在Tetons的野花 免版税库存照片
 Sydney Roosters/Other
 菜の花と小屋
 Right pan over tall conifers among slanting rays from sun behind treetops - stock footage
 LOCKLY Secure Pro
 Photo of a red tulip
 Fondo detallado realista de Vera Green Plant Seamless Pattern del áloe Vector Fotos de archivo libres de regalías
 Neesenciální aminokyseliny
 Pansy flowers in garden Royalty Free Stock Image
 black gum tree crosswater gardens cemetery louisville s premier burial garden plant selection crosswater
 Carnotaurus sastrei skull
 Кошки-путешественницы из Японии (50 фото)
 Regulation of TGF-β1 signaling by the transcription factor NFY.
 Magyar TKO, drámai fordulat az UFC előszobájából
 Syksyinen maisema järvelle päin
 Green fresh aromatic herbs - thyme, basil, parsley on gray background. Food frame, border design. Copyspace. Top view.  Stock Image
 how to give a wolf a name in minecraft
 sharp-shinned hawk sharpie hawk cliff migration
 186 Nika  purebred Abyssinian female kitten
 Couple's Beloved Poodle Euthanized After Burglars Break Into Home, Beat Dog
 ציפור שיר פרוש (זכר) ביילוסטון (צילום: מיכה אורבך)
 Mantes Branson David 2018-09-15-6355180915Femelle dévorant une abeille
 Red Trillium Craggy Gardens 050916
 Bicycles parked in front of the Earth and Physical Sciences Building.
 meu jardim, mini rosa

PROBLEM DESCRIPTION: Return exactly the lines from the beginning of the data above through the one containing "Magyar TKO, drámai", please. Include both end lines and add nothing else.

REPLY:
在Tetons的野花 免版税库存照片
 Sydney Roosters/Other
 菜の花と小屋
 Right pan over tall conifers among slanting rays from sun behind treetops - stock footage
 LOCKLY Secure Pro
 Photo of a red tulip
 Fondo detallado realista de Vera Green Plant Seamless Pattern del áloe Vector Fotos de archivo libres de regalías
 Neesenciální aminokyseliny
 Pansy flowers in garden Royalty Free Stock Image
 black gum tree crosswater gardens cemetery louisville s premier burial garden plant selection crosswater
 Carnotaurus sastrei skull
 Кошки-путешественницы из Японии (50 фото)
 Regulation of TGF-β1 signaling by the transcription factor NFY.
 Magyar TKO, drámai fordulat az UFC előszobájából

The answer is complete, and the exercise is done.